Exercise material
━━━━━━━━━━
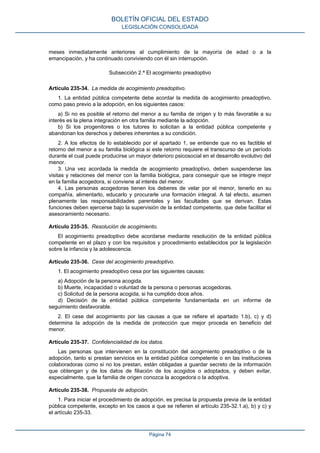 meses inmediatamente anteriores al cumplimiento de la mayoría de edad o a la
emancipación, y ha continuado conviviendo con él sin interrupción.
Subsección 2.ª El acogimiento preadoptivo
Artículo 235-34. La medida de acogimiento preadoptivo.
1. La entidad pública competente debe acordar la medida de acogimiento preadoptivo,
como paso previo a la adopción, en los siguientes casos:
a) Si no es posible el retorno del menor a su familia de origen y lo más favorable a su
interés es la plena integración en otra familia mediante la adopción.
b) Si los progenitores o los tutores lo solicitan a la entidad pública competente y
abandonan los derechos y deberes inherentes a su condición.
2. A los efectos de lo establecido por el apartado 1, se entiende que no es factible el
retorno del menor a su familia biológica si este retorno requiere el transcurso de un período
durante el cual puede producirse un mayor deterioro psicosocial en el desarrollo evolutivo del
menor.
3. Una vez acordada la medida de acogimiento preadoptivo, deben suspenderse las
visitas y relaciones del menor con la familia biológica, para conseguir que se integre mejor
en la familia acogedora, si conviene al interés del menor.
4. Las personas acogedoras tienen los deberes de velar por el menor, tenerlo en su
compañía, alimentarlo, educarlo y procurarle una formación integral. A tal efecto, asumen
plenamente las responsabilidades parentales y las facultades que se derivan. Estas
funciones deben ejercerse bajo la supervisión de la entidad competente, que debe facilitar el
asesoramiento necesario.
Artículo 235-35. Resolución de acogimiento.
El acogimiento preadoptivo debe acordarse mediante resolución de la entidad pública
competente en el plazo y con los requisitos y procedimiento establecidos por la legislación
sobre la infancia y la adolescencia.
Artículo 235-36. Cese del acogimiento preadoptivo.
1. El acogimiento preadoptivo cesa por las siguientes causas:
a) Adopción de la persona acogida.
b) Muerte, incapacidad o voluntad de la persona o personas acogedoras.
c) Solicitud de la persona acogida, si ha cumplido doce años.
d) Decisión de la entidad pública competente fundamentada en un informe de
seguimiento desfavorable.
2. El cese del acogimiento por las causas a que se refiere el apartado 1.b), c) y d)
determina la adopción de la medida de protección que mejor proceda en beneficio del
menor.
Artículo 235-37. Confidencialidad de los datos.
Las personas que intervienen en la constitución del acogimiento preadoptivo o de la
adopción, tanto si prestan servicios en la entidad pública competente o en las instituciones
colaboradoras como si no los prestan, están obligadas a guardar secreto de la información
que obtengan y de los datos de filiación de los acogidos o adoptados, y deben evitar,
especialmente, que la familia de origen conozca la acogedora o la adoptiva.
Artículo 235-38. Propuesta de adopción.
1. Para iniciar el procedimiento de adopción, es precisa la propuesta previa de la entidad
pública competente, excepto en los casos a que se refieren el artículo 235-32.1.a), b) y c) y
el artículo 235-33.
BOLETÍN OFICIAL DEL ESTADO
LEGISLACIÓN CONSOLIDADA
Página 74
 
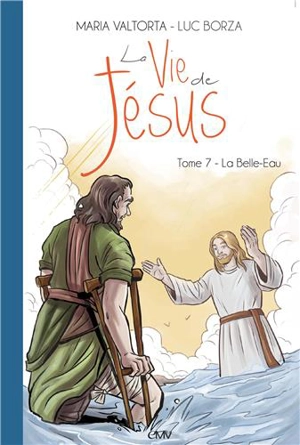 La vie de Jésus. Vol. 7. La Belle-Eau - Luc Borza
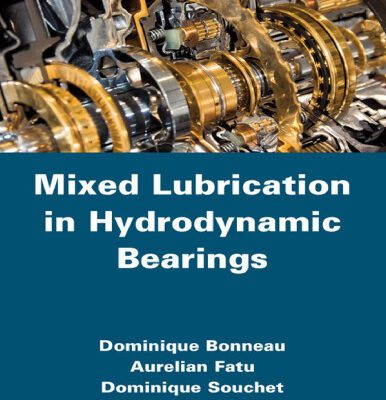 خرید و دانلود نسخه کامل کتاب Mixed Lubrication in Hydrodynamic Bearings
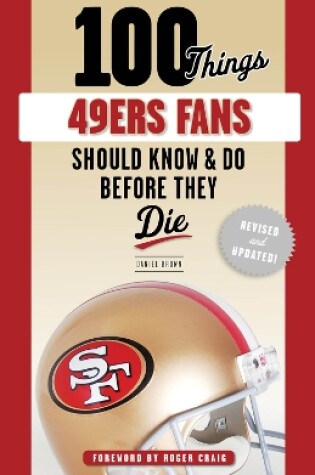 Cover of 100 Things 49ers Fans Should Know & Do Before They Die
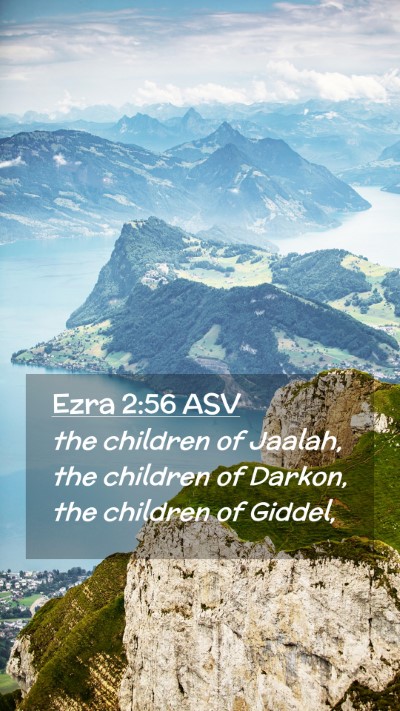 Picture 02 - Ezra 2:56 ASV Mobile Phone Wallpaper - the children of Jaalah, the children of Darkon, - Mobile Bible Verse Wallpaper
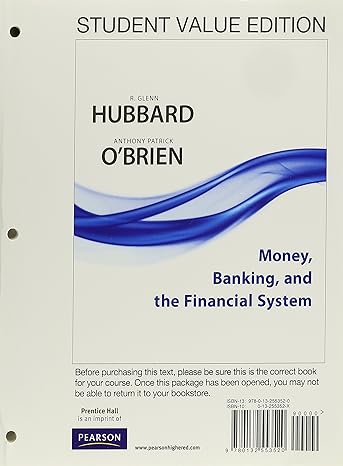 money banking and the financial system 1st edition r glenn hubbard ,anthony patrick o'brien 013255352x,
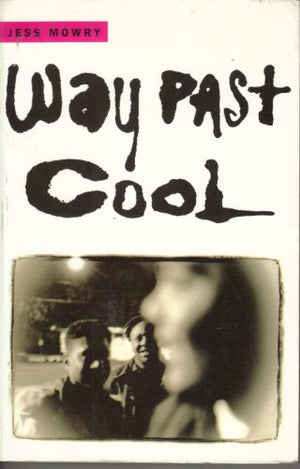 Way Past Cool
━━━━━━━━━━
Your objective
Starting with the line that holds "plenamente las responsabilidades" and ending with the line that holds "Artículo 235-35. Resolución de acogimiento.", retype every line in the data above exactly, and nothing else.

Response for this exercise
plenamente las responsabilidades parentales y las facultades que se derivan. Estas
funciones deben ejercerse bajo la supervisión de la entidad competente, que debe facilitar el
asesoramiento necesario.
Artículo 235-35. Resolución de acogimiento.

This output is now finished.